Fifty Shades Of Grey… A Controversy?

Back in 2012 I started reading the Fifty Shades series by E.L James, not really knowing much about it, having no idea what the main themes of the book actually were, because the description was quite vague. I really got hooked on the first parts of the book, then it started to lead to terms and subject matters that I hadn’t ever come across. I spoke to my mum, and she explained about the ‘pain for pleasure’ concept, and I almost stopped reading… but I didn’t. As I read on, I understood more and more about not just the themes in the books but how and why people enjoy engaging in such activity. Personally, I would never think about partaking in any similar goings on, nor would any of my close friends and family, but it intrigued me that this is a real thing.

A few months later, news got around about the book and it was a worldwide sensation, and there was talk about buying the rights for a movie. As is common knowledge now, it has been made into a box office hit about a month ago. Then people really started talking. The point of this post is to discuss what people think about the controversy of the film in particular, and why was it not around when the books were first released.

As many people know, a lot of people fell in love with the books, and didn’t really have any complaints about the taboo subject matter that the books were based on. Then the movie came about, and there was a massive uproar! I could not scroll through my Tumblr or Instagram feed without seeing something about it, and none of it was good. I sat there wondering what was wrong, there have been plenty of films about sex, with far more sexual content than is in the Fifty Shades movie. A lot of accounts were complaining about sexual abuse and glorifying male domination, and that I should donate the money I would have spent on a ticket to a women’s shelter that helped defeat this type of behaviour.

Woah! Hold up for a second! What makes you think this is sexual abuse?!

Before I start going into this, here is the dictionary definition of sexual abuse:

“Sexual abuse is unwanted sexual activity, with perpetrators using force, making threats or taking advantage of victims…” (taken from apa.org)

At no point, in the books or the film, is any activity of a sexual nature carried out without her consent. If she says no, nothing is ever done! He always makes sure he has her utmost compliance before even laying a finger on her. Before people start to complain about the films diverse sexual themes, maybe you should actually check you have the facts.

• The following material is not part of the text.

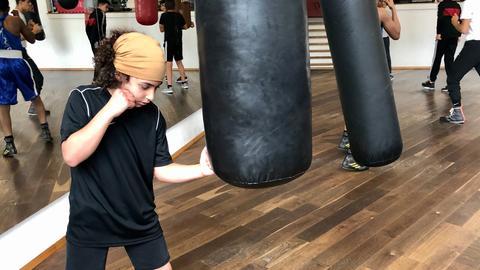 Junge boxt auf Boxsack ein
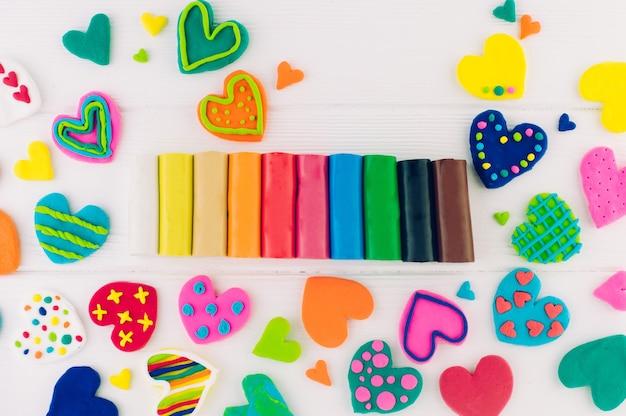 Kleurrijke plasticine keurige harten op witte houten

Furthermore, why has this controversy only started since the film has been released. The film release date was February 13th 2015 (although it was advertised as February 14th to link with Valentines Day) and the books were released in May 2011. Has it really taken almost 4 years to realise your point of sexual abuse? Or has it only started because the film has come out?! In my opinion, people are only starting their complaints due to the fact that the film is moving picture, and suddenly, everything that was safely written down on paper and enclosed within two book covers has been visually exposed to the world. So why does that make a difference. Just because you can see it, does it make it more real. A lot of people who read actually find it more graphic in their minds than when they watched it on the big screen. My mum said that there was more graphic scenes in True Blood than she saw in Fifty Shades.

I am going to write a very short conclusion:

If you don’t agree with the themes presented in the movie, don’t watch it. If you don’t agree with the themes presented in the book, don’t read it, but don’t complain about it promoting sexual abuse when you refuse to see the film; therefore not having a full understanding of everything that is going on.

This may be an unpopular opinion, but this is my point of view and if anybody has any feedback then I am more than happy to hear what you have to say. Just to clarify, I am not, in any way, for sexual abuse, I completely against anything of that nature, but the book and the film present activities that real life people do engage in, and I have no reason to disregard them for having such a hobby. They are their own person and have free will and I am happy to except that.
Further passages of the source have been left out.